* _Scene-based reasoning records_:
+++

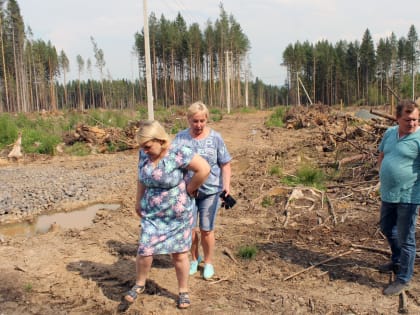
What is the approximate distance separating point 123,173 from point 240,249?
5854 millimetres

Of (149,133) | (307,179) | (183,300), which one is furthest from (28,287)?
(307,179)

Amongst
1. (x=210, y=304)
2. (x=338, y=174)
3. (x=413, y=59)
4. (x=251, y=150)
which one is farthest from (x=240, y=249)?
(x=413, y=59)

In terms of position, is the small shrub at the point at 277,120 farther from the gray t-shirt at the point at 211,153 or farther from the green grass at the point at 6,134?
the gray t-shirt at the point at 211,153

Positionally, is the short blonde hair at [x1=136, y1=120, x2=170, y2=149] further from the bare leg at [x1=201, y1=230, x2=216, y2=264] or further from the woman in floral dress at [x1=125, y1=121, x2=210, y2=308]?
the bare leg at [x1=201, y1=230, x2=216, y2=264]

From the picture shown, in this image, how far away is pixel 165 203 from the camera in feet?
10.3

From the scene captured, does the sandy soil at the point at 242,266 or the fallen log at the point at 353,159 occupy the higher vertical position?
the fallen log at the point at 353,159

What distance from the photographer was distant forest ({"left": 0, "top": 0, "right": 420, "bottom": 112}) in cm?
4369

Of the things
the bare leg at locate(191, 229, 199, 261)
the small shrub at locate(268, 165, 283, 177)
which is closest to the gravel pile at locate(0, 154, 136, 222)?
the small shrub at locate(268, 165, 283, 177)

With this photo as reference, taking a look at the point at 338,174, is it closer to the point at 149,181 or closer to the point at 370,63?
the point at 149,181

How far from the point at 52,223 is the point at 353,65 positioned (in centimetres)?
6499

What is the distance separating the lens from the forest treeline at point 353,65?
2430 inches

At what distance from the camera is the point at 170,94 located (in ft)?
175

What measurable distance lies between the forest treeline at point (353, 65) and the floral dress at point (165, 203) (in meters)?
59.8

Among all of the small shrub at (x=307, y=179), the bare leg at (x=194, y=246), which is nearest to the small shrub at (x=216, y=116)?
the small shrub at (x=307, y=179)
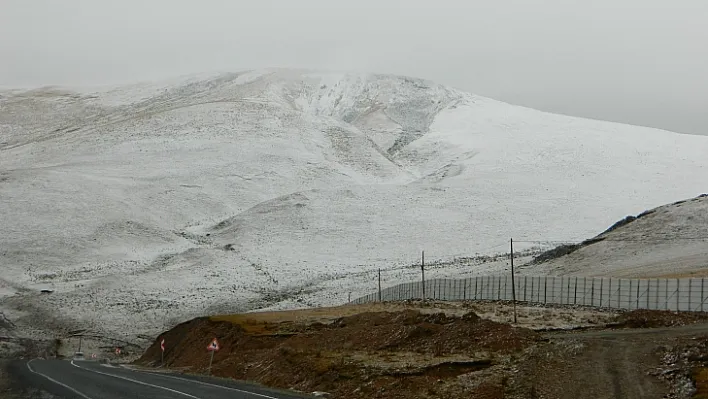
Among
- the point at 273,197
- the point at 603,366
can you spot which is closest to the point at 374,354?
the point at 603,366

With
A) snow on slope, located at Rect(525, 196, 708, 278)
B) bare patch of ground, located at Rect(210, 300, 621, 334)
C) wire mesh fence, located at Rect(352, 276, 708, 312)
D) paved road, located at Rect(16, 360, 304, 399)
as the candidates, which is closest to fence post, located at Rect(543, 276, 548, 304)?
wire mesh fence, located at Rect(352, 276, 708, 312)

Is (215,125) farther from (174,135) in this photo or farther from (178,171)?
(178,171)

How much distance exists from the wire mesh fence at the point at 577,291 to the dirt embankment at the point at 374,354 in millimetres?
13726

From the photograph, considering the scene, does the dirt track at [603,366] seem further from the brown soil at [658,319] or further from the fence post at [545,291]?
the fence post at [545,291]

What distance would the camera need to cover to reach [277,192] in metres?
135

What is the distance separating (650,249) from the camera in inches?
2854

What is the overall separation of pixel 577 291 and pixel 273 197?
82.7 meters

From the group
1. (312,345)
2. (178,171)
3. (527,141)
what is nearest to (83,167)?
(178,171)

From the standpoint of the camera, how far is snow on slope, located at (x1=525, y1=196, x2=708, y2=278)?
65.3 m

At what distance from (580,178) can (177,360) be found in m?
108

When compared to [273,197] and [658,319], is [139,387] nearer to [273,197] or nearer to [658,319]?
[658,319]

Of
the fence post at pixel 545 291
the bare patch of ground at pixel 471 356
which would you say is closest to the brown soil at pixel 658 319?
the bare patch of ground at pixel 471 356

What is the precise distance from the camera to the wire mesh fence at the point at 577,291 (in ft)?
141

+++

* _PROMPT_: Return, unchanged, each line from the line containing "What is the distance separating (650,249)" through the last line of the material.

* _EXERCISE ANSWER_:
What is the distance separating (650,249) from the camera in inches?
2854

What is the overall separation of pixel 577 291 and pixel 273 197?
82.7 meters

From the group
1. (312,345)
2. (178,171)
3. (527,141)
what is nearest to (83,167)?
(178,171)

From the standpoint of the camera, how far is snow on slope, located at (x1=525, y1=196, x2=708, y2=278)?
65.3 m

At what distance from (580,178) can (177,360) be found in m?
108

When compared to [273,197] and [658,319], is [139,387] nearer to [273,197] or nearer to [658,319]?
[658,319]

Of
the fence post at pixel 545 291
the bare patch of ground at pixel 471 356
which would you say is closest to the brown soil at pixel 658 319?
the bare patch of ground at pixel 471 356

What is the precise distance from the camera to the wire mesh fence at the point at 577,291 (in ft)?
141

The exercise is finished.